Oleh karena itu, kewenangan aparat kepolisian hanya terbatas mengamankan jalannya eksekusi bila diperlukan.
Bukan sebagai bagian dari pihak eksekutor, kecuali ada tindakan yang mengandung unsur- unsur pidana.
MAKA aparat kepolisian baru mempunyai kewenangan untuk penegakan hukum pidananya.
"Oleh karena itu, berkenaan dengan frasa 'pihak yang berwenang' dalam Penjelasan Pasal 30 UU 42/1999 adalah dimaknai 'pengadilan negeri' sebagai pihak yang dimintai bantuan untuk melaksanakan eksekusi tersebut," beber MK.
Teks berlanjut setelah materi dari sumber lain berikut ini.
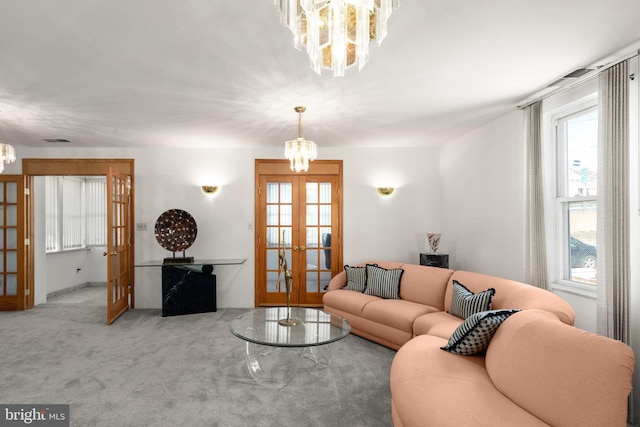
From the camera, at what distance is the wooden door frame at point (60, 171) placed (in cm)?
528

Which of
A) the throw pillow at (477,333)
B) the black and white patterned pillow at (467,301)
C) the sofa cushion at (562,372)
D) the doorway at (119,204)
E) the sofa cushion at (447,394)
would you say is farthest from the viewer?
the doorway at (119,204)

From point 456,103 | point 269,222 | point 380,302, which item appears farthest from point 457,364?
point 269,222

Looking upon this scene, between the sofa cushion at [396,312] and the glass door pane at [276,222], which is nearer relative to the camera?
the sofa cushion at [396,312]

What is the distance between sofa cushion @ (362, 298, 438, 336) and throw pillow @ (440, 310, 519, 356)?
1.12m

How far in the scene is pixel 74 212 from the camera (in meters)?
6.86

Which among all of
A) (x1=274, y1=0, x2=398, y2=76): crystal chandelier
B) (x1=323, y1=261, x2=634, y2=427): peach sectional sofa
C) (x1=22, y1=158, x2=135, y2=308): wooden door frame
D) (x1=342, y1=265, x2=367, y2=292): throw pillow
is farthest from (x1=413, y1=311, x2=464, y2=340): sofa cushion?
(x1=22, y1=158, x2=135, y2=308): wooden door frame

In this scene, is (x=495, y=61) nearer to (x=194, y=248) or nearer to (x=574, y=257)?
(x=574, y=257)

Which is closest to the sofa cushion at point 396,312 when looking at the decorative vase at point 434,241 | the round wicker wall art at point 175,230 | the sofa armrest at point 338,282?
the sofa armrest at point 338,282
Kasus bermula saat pasangan suami-istri dari Jakarta Utara (Jakut), Johanes Halim dan Syilfani Lovatta Halim, dipolisikan oleh leasing.
Karena keberatan terhadap tagihan leasing atas kredit mobil Toyota Voxy hingga ditahan.
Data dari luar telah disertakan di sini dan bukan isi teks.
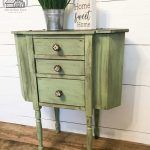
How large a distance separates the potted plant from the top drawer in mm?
136

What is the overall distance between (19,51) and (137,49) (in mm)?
733

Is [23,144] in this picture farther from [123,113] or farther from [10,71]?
[123,113]

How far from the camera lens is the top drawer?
117 cm

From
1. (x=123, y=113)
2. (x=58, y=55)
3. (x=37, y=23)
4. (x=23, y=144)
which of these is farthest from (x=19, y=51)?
(x=123, y=113)

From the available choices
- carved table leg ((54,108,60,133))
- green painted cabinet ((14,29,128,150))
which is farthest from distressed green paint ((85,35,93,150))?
carved table leg ((54,108,60,133))

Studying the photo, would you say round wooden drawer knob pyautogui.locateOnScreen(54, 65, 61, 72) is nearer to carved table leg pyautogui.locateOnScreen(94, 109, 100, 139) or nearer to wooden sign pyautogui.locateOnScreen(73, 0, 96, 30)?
wooden sign pyautogui.locateOnScreen(73, 0, 96, 30)

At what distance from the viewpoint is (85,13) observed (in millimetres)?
1255

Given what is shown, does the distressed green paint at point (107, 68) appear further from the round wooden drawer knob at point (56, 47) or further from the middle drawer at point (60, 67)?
the round wooden drawer knob at point (56, 47)

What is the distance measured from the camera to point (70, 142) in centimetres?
162

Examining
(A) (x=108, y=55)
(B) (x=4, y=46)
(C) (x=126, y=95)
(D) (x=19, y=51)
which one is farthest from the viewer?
(B) (x=4, y=46)

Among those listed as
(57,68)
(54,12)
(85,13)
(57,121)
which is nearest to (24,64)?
(57,68)

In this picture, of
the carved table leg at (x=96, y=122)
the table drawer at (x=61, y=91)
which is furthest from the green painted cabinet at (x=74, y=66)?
the carved table leg at (x=96, y=122)

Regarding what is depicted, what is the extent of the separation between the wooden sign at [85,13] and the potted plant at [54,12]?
99mm

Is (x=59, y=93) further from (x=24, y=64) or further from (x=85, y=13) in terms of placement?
(x=85, y=13)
Padahal, sesuai dengan putusan MK, kasus ini seharusnya diselesaikan lewat jalur perdata.
"Ini ada nasabah yang menggugat UU Fidusia dan KUHP di Mahkamah Konstitusi karena leasing mau menarik secara sepihak objek jaminan fidusia berupa mobil Voxy.
Sedangkan belum ada kesepakatan cedera janji antara debitur dan kreditur.
Padahal pada putusan MK Nomor 18/PUU-XVII/2019 menyatakan selama belum ada kesepakatan tentang adanya cedera janji antara debitur dan kreditur, tidak boleh dilakukan penarikan secara sepihak," kata kuasa hukum Johanes-Syilfani, Eliadi Hulu.
Akhirnya MK memutuskan hanya pengadilan negeri (PN) yang bisa melakukan penegakan UU Fidusia berupa penarikan kendaraan yang kreditnya macet.
Apabila terjadi wanprestasi pembayaran tanpa iktikad buruk. Hal itu diputuskan MK dalam menafsirkan Penjelasan Pasal 30 UU Fidusia yang berbunyi:
Dalam hal Pemberi Fidusia tidak menyerahkan Benda yang menjadi objek Jaminan Fidusia pada waktu eksekusi dilaksanakan.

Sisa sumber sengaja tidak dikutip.